Die "humanitäre Intervention" gehörte Anfang der 1990er Jahre zum oft gehörten Handlungsrepertoire in der internationalen Politik. Die Begründung und Rechtfertigung für das militärische Eingreifen in das Hochheitsgebiet eines anderen Staates war und ist dabei der Schutz von Menschen in einer humanitären Notlage. Was aktuell und neu anmutet, reicht tatsächlich tief ins 19. Jahrhundert zurück, wo die historischen Wurzeln der "humanitären Intervention" zu suchen sind. Der Historiker Prof. Dr. Fabian Klose von der Universität zu Köln hat diese zurückverfolgt und die Ergebnisse ihrer Erforschung 2019 in seiner Habilitationsschrift publiziert. Mehrfach ausgezeichnet ist die Arbeit nun auch in englischer Übersetzung erschienen. Wir haben das zum Anlass genommen, um Professor Klose unsere Fragen zur Entstehungsgeschichte und zur Praxis der "humanitären Intervention" zu stellen.
"Praktik und Theorie der humanitären Intervention reichen weit ins 19. Jahrhundert zurück"

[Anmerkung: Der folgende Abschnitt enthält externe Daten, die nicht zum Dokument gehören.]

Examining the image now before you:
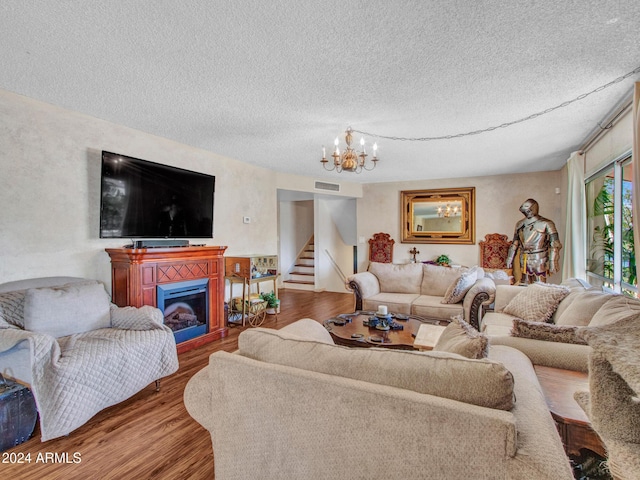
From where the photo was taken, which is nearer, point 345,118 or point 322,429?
point 322,429

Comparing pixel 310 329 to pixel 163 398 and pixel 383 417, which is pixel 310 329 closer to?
pixel 383 417

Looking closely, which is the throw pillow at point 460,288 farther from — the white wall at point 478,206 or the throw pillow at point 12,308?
the throw pillow at point 12,308

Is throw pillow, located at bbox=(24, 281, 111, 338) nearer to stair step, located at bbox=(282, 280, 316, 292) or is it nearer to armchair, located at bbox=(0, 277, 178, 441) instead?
armchair, located at bbox=(0, 277, 178, 441)

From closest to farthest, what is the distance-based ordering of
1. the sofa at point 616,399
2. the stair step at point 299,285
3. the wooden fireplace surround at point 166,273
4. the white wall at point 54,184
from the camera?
1. the sofa at point 616,399
2. the white wall at point 54,184
3. the wooden fireplace surround at point 166,273
4. the stair step at point 299,285

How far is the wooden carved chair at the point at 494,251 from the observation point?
5660mm

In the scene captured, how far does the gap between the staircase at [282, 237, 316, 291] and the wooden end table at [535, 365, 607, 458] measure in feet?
19.2

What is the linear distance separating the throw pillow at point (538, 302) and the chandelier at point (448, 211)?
3107 millimetres

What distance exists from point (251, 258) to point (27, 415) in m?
2.65

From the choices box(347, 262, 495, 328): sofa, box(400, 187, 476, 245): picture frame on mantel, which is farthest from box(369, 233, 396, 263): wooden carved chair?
box(347, 262, 495, 328): sofa

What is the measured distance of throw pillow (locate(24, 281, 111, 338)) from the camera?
7.34 ft

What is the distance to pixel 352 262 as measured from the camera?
7.33 metres

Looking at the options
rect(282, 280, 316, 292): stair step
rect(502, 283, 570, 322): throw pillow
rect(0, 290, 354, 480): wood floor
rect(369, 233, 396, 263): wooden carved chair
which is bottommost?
rect(0, 290, 354, 480): wood floor

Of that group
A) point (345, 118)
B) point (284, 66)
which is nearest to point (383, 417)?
point (284, 66)

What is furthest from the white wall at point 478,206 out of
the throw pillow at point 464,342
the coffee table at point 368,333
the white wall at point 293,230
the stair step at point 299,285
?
the throw pillow at point 464,342
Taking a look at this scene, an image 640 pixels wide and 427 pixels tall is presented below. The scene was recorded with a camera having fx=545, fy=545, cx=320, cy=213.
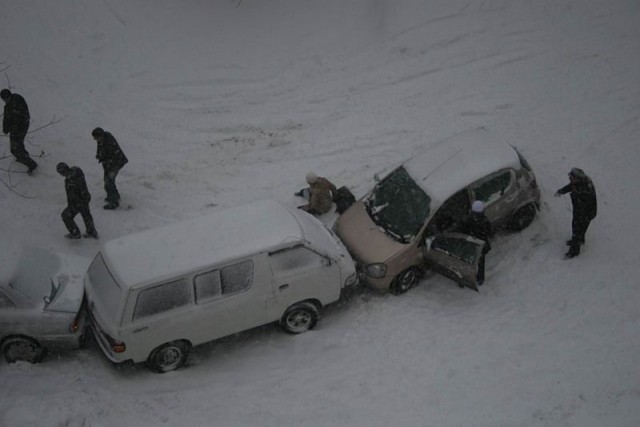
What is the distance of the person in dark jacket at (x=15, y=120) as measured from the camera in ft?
36.0

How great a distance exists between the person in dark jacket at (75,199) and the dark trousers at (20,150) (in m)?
2.21

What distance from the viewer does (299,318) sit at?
28.6 ft

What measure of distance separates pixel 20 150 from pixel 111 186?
7.44 ft

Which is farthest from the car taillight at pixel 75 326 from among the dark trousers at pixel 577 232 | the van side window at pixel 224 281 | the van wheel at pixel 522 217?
the dark trousers at pixel 577 232

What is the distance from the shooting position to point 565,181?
11.3 meters

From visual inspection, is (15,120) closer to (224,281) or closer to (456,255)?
(224,281)

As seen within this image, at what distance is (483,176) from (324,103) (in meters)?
5.97

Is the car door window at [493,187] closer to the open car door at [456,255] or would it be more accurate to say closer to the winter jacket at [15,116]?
the open car door at [456,255]

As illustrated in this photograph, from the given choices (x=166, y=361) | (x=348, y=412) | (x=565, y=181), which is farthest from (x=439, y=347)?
(x=565, y=181)

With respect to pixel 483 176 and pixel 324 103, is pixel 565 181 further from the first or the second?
pixel 324 103

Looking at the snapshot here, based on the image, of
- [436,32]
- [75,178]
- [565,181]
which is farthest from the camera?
[436,32]

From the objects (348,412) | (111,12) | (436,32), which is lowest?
(348,412)

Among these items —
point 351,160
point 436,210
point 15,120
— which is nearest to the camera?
point 436,210

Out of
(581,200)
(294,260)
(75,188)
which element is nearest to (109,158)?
(75,188)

L.I.S.A.: Herr Professor Klose, Sie lehren an der Universität zu Köln "Internationale Geschichte und Historische Friedens- und Konfliktforschung des 19. und 20. Jahrhunderts". Zuletzt ist Ihre bereits 2019 publizierte und mehrfach ausgezeichnete Habilitationsschrift "In the Cause of Humanity" auch in englischer Übersetzung erschienen. Sie haben offenbar mit Ihrer Arbeit international einen Nerv in Wissenschaft und Gesellschaft getroffen. Woher rührt Ihr Interesse an der Geschichte der "Humanitären Intervention"? Welche Fragen haben Sie dazu geführt?
Prof. Klose: Humanitäre Interventionen, also das militärische Eingreifen in die inneren Angelegenheiten eines souveränen Staates zur Hilfe von Menschen in einer humanitären Notlage und zur Verteidigung humanitärer Normen, gehören angesichts diverser weltweiter Krisenszenarien sicherlich zu den umstrittensten und kontrovers diskutieren Themen der internationalen Politik. Das Konzept wird dabei oft als ein als völlig neuartiges Phänomen charakterisiert, das sich erst nach dem Ende des Kalten Krieges in den 1990er Jahren herauszukristallisieren begann. Aus meiner Sicht als Historiker greift diese Vorstellung allerdings deutlich zu kurz, denn die Praktik und Theorie der humanitären Intervention verfügt in der Tat über eine weitaus längere Geschichte, die bis weit ins 19. Jahrhundert zurückreicht. Im Zentrum meines Interesses standen daher Fragen nach historischen Entwicklungen und Interpretationen dieses Konzepts, und zwar nicht nur im regionalen, sondern auch im globalen Kontext. Im Bereich des Humanitarismus, des Imperialismus und des Völkerrechts empfand ich dabei den Blick auf die diversen Verbindungslinien vom 19. ins 20. und schließlich ins 21. Jahrhundert als besonders reizvoll und gewinnbringend. Insofern unterstreicht das Thema meines Erachtens gerade auch die Bedeutung des 19. Jahrhunderts für unser Verständnis und unsere Interpretation internationaler Politik in der heutigen Zeit.